How to “fill in the blank” on the “117 Things to Do Before You Graduate” list

1. Get arrested for indecent exposure

Remember that joke Dean of Students Allen Groves tells to all incoming classes? That the only difference between indecent exposure and streaking is pace? It always got some good laughs and many took it to heart. Soon after, as first-years lined up at the Rotunda for that traditional midnight jog, they always took special care not to go any less than three miles per hour. Did some miss a slope and shatter a knee? Yes. But they did so with the dignity and knowledge that they weren’t publicly indecent. As for the fourth-years, now is the time to do the opposite. Now is the time to be indecent. Walk — just to prove him right and give him something to talk about in his next speech.

2. Do a Corner Crawl

I’m not sure if this refers to food or booze. They both sound like tremendous ideas as the Corner provides copious amounts of both. Perhaps you should spend a day testing the different restaurants followed by a night of bars? Aggressive, but definitely a good time. That, or drink first and enjoy a drunken Gus Burger. The holy grail of drunk food, the Gus Burger proves anything tastes good when topped with an egg and eaten while intoxicated. If the Gus Burger doesn’t satisfy you, I can think of nothing better than late-night Qdoba.

****************

» STATED TASK 1
Copy word for word the part of the piece on the graduation list that opens with the words "2. Do a Corner" and closes with "than late-night Qdoba.".
The piece on the graduation list has no connection to the entries.

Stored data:
****************

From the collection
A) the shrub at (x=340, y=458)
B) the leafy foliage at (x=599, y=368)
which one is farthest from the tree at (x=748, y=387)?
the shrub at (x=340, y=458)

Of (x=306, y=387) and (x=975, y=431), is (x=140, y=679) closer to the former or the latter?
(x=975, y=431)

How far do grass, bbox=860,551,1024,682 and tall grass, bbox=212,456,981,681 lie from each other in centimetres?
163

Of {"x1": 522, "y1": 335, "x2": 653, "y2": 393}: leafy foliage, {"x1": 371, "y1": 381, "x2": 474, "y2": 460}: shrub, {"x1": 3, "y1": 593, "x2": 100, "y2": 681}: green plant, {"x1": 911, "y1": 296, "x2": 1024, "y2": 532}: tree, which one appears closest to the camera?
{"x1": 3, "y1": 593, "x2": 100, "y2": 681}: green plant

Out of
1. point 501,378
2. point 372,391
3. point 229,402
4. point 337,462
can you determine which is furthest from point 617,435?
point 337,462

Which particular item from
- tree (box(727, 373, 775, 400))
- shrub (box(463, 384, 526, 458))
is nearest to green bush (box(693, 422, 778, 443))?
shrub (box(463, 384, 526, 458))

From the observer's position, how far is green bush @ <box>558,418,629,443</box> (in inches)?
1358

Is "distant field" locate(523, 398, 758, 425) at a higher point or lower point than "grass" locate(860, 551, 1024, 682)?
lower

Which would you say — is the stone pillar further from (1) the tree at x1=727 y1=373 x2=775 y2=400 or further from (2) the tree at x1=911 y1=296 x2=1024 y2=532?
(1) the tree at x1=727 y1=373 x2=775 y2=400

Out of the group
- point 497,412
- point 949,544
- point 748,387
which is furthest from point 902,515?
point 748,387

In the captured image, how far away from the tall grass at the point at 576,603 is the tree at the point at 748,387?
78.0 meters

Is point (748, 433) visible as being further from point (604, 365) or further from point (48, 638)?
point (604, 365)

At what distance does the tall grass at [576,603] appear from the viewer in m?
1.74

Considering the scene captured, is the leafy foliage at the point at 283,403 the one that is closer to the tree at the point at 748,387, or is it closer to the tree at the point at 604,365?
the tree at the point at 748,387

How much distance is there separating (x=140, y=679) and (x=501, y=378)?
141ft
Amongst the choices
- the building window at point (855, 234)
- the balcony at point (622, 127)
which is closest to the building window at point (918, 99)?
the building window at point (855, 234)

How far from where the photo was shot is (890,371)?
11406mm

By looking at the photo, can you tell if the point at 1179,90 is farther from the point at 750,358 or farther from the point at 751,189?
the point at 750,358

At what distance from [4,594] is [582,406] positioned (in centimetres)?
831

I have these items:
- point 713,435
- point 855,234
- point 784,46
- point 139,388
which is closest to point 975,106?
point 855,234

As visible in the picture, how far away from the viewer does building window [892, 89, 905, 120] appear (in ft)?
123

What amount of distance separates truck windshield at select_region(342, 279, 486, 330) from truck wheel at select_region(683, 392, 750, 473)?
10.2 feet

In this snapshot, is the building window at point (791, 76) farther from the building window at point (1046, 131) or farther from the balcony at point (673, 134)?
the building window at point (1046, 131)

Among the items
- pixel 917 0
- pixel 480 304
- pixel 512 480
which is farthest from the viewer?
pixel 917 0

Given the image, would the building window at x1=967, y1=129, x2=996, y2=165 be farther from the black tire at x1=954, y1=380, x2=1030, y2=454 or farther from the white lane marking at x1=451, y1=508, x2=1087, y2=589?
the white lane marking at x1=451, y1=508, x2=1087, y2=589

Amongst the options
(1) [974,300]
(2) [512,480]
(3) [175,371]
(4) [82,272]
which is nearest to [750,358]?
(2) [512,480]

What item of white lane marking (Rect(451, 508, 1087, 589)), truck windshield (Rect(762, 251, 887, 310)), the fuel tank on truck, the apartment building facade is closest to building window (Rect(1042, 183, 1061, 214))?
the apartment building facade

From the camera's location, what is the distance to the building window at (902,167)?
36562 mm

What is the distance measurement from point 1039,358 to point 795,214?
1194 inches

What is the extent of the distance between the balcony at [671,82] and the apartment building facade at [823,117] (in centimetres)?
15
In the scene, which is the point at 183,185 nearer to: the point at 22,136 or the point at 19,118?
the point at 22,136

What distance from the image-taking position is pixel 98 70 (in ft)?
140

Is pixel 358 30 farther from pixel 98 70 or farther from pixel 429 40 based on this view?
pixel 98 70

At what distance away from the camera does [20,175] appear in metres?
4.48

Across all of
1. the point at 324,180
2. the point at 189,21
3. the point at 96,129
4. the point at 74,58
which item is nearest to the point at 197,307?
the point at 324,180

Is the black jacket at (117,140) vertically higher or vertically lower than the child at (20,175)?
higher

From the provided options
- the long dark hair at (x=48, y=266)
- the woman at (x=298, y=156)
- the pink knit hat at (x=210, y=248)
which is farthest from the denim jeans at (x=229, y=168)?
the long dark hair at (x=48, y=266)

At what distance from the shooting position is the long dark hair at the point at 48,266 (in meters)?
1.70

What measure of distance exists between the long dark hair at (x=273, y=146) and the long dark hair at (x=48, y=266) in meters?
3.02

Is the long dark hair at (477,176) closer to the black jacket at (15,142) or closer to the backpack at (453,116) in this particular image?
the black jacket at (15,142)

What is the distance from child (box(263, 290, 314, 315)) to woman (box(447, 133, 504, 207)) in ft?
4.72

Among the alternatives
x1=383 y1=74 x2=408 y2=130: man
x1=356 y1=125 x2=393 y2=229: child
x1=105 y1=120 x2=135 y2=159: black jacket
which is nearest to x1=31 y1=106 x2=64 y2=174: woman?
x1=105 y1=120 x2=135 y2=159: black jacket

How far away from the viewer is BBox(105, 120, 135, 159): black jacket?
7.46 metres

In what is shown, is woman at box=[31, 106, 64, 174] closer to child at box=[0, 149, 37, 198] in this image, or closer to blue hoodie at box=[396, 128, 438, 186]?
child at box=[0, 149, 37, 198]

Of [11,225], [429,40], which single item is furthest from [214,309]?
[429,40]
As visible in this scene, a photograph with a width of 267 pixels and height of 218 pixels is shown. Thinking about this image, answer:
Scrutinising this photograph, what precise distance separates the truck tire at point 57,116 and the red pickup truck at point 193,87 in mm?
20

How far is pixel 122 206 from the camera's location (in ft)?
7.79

****************

» STATED TASK 2
Report every line of the entries that contains the word "building".

» FULL RESPONSE 1
2. Do a Corner Crawl

I’m not sure if this refers to food or booze. They both sound like tremendous ideas as the Corner provides copious amounts of both. Perhaps you should spend a day testing the different restaurants followed by a night of bars? Aggressive, but definitely a good time. That, or drink first and enjoy a drunken Gus Burger. The holy grail of drunk food, the Gus Burger proves anything tastes good when topped with an egg and eaten while intoxicated. If the Gus Burger doesn’t satisfy you, I can think of nothing better than late-night Qdoba.

» FULL RESPONSE 2
- the building window at point (855, 234)
which is closest to the building window at point (918, 99)?
the building window at point (855, 234)
As visible in the picture, how far away from the viewer does building window [892, 89, 905, 120] appear (in ft)?
In this snapshot, is the building window at point (791, 76) farther from the building window at point (1046, 131) or farther from the balcony at point (673, 134)?
the building window at point (1046, 131)
Given the image, would the building window at x1=967, y1=129, x2=996, y2=165 be farther from the black tire at x1=954, y1=380, x2=1030, y2=454 or farther from the white lane marking at x1=451, y1=508, x2=1087, y2=589?
What item of white lane marking (Rect(451, 508, 1087, 589)), truck windshield (Rect(762, 251, 887, 310)), the fuel tank on truck, the apartment building facade is closest to building window (Rect(1042, 183, 1061, 214))?
the apartment building facade
From the camera's location, what is the distance to the building window at (902,167)?
What is the extent of the distance between the balcony at [671,82] and the apartment building facade at [823,117] (in centimetres)?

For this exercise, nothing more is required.